**PROBLEM STATEMENT**
From the first line of the entries below through the line bearing "common name: cat", write out each line exactly. Omit pictures.
======
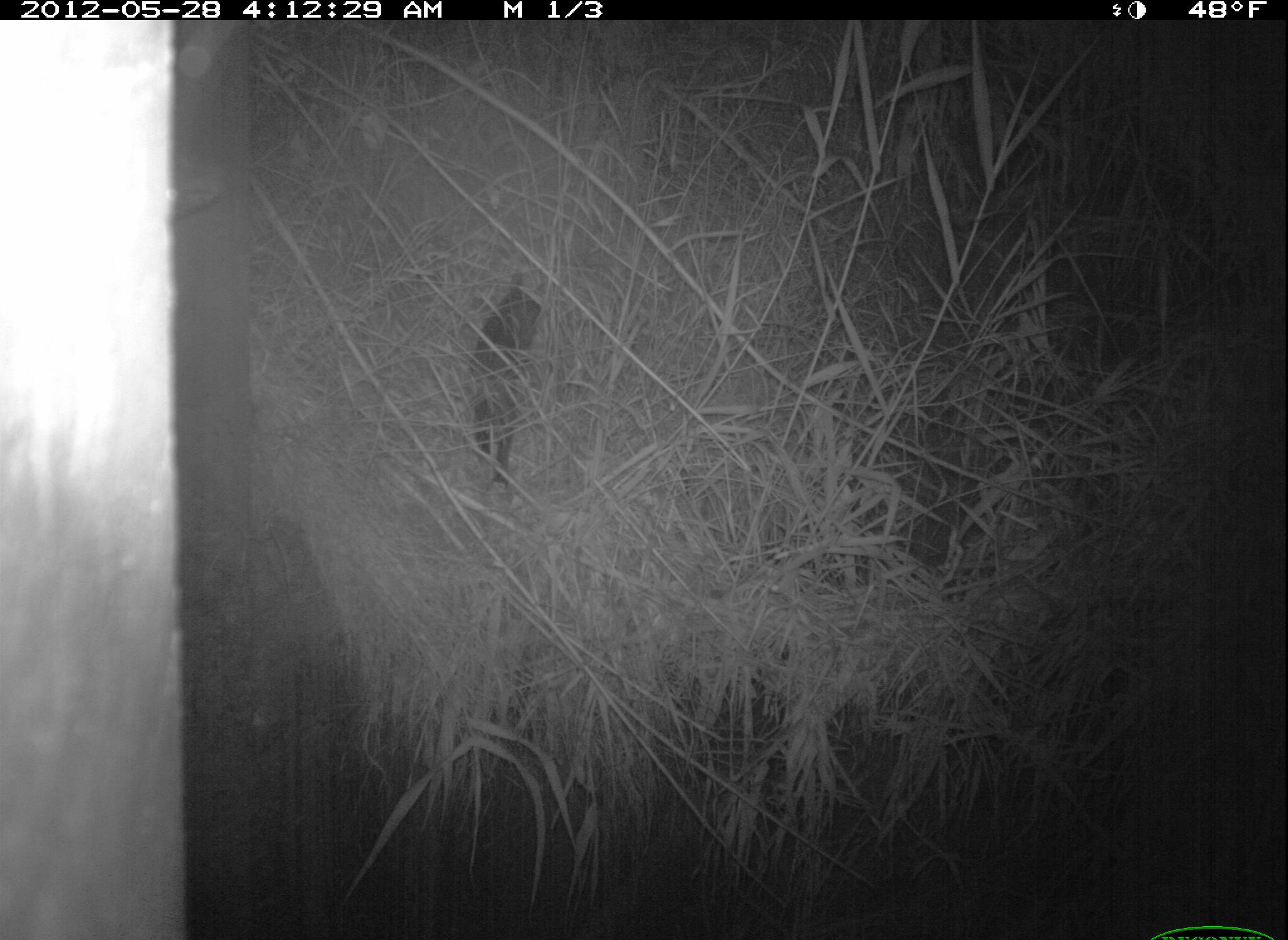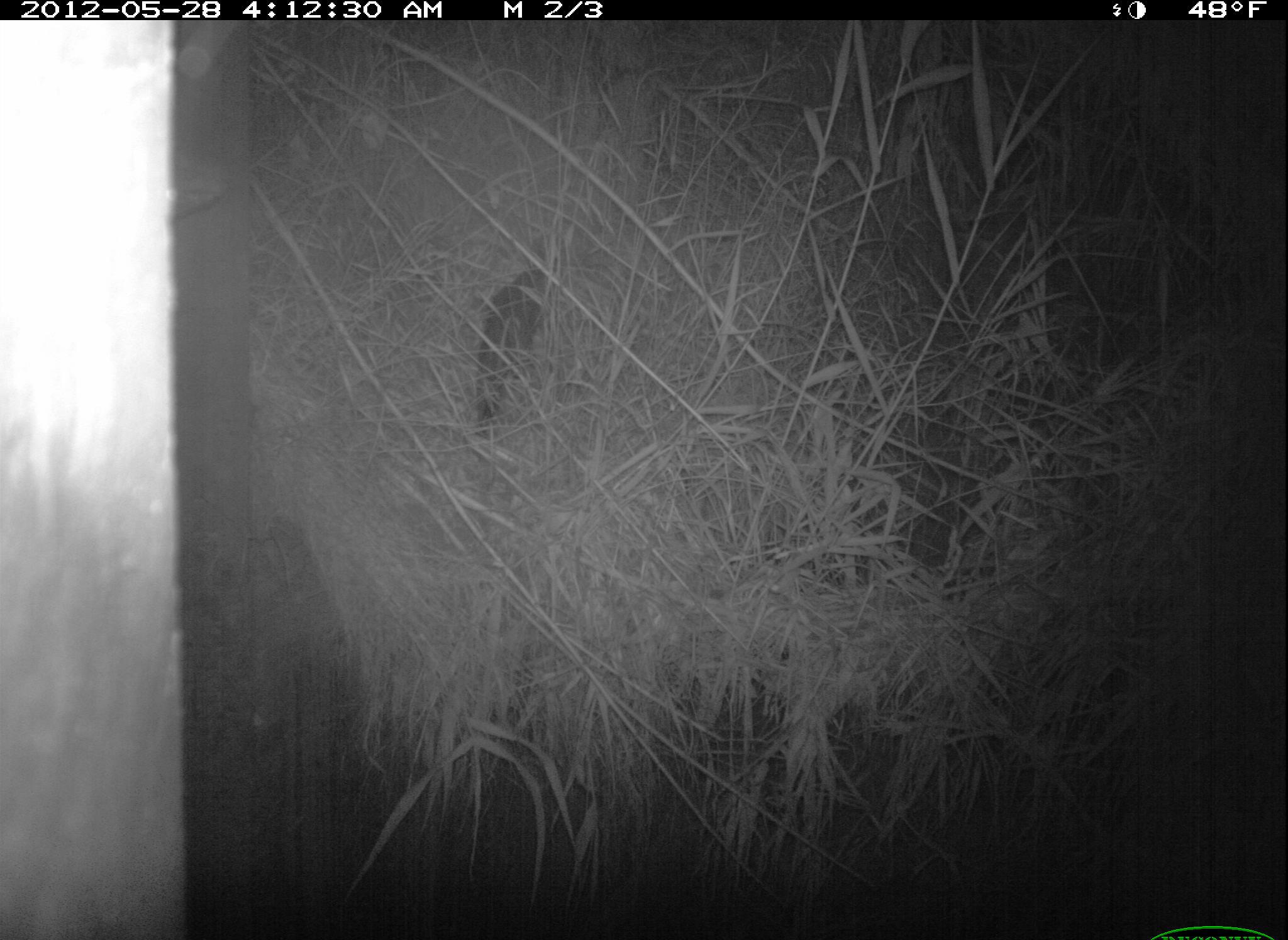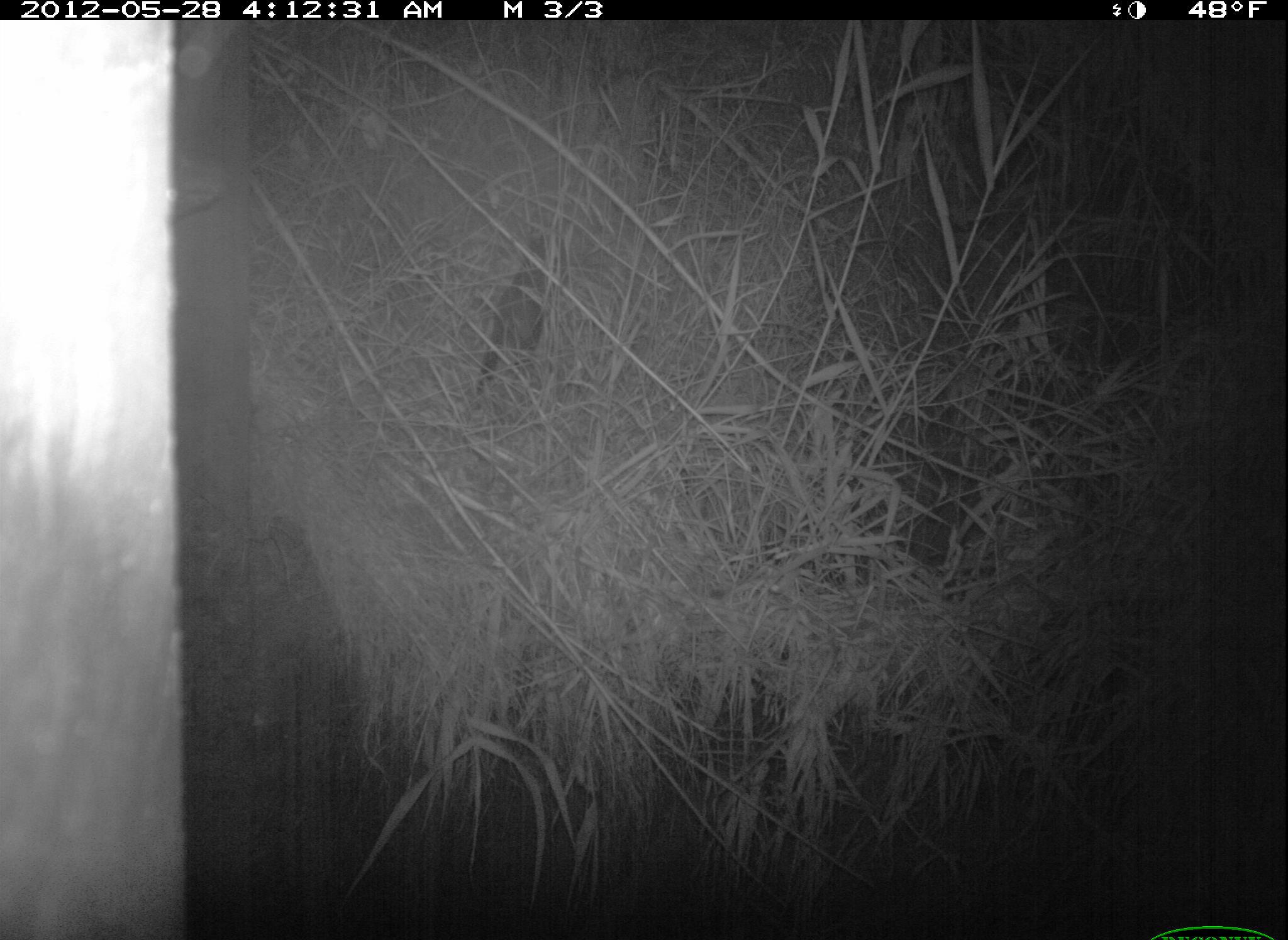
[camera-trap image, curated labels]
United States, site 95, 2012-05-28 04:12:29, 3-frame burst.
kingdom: Animalia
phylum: Chordata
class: Mammalia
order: Carnivora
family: Felidae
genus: Felis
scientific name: Felis catus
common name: cat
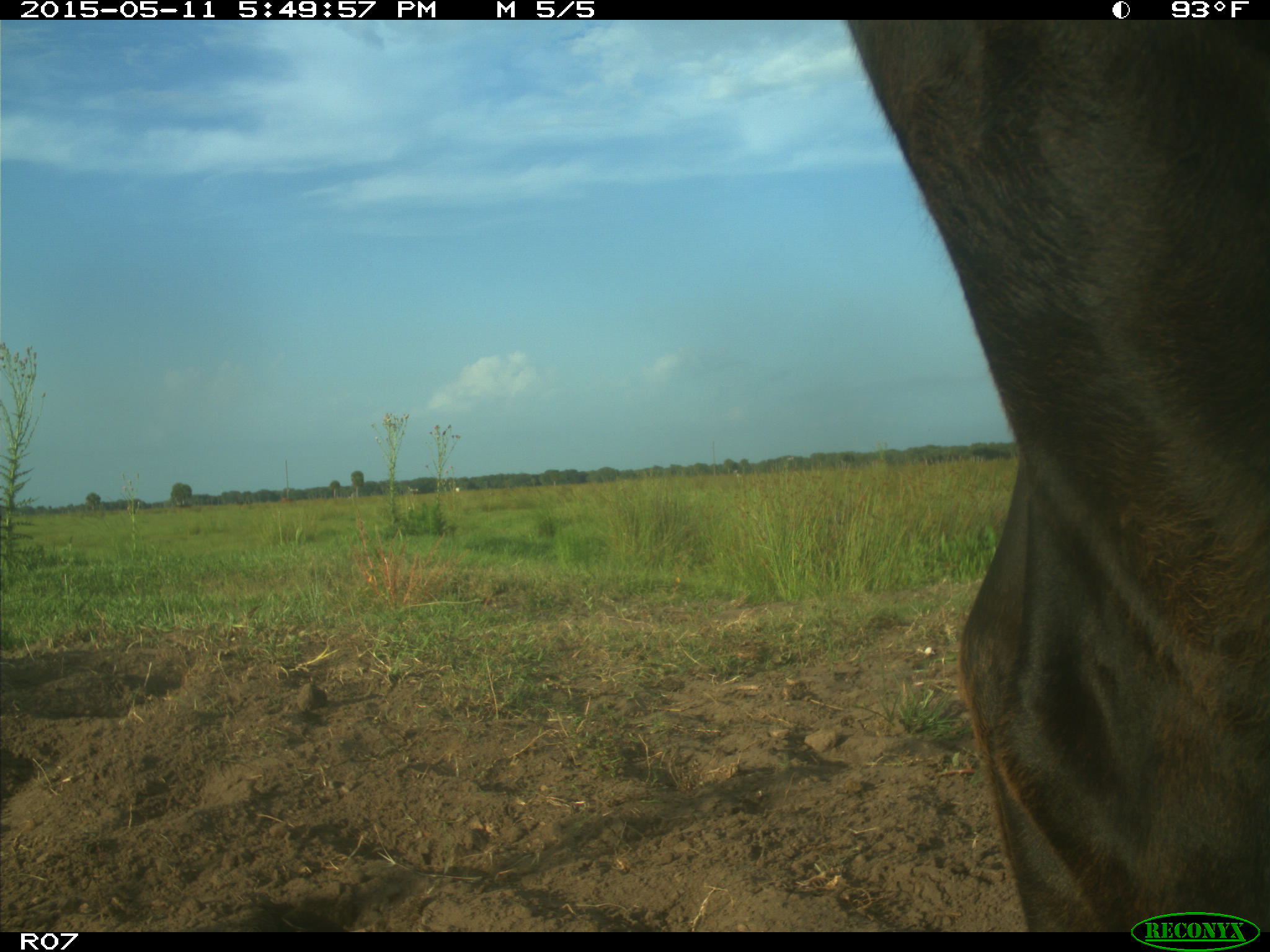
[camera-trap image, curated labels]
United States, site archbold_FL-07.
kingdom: Animalia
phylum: Chordata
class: Mammalia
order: Artiodactyla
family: Bovidae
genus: Bos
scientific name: Bos taurus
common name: domestic cow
======
**EXERCISE ANSWER**
[camera-trap image, curated labels]
United States, site 95, 2012-05-28 04:12:29, 3-frame burst.
kingdom: Animalia
phylum: Chordata
class: Mammalia
order: Carnivora
family: Felidae
genus: Felis
scientific name: Felis catus
common name: cat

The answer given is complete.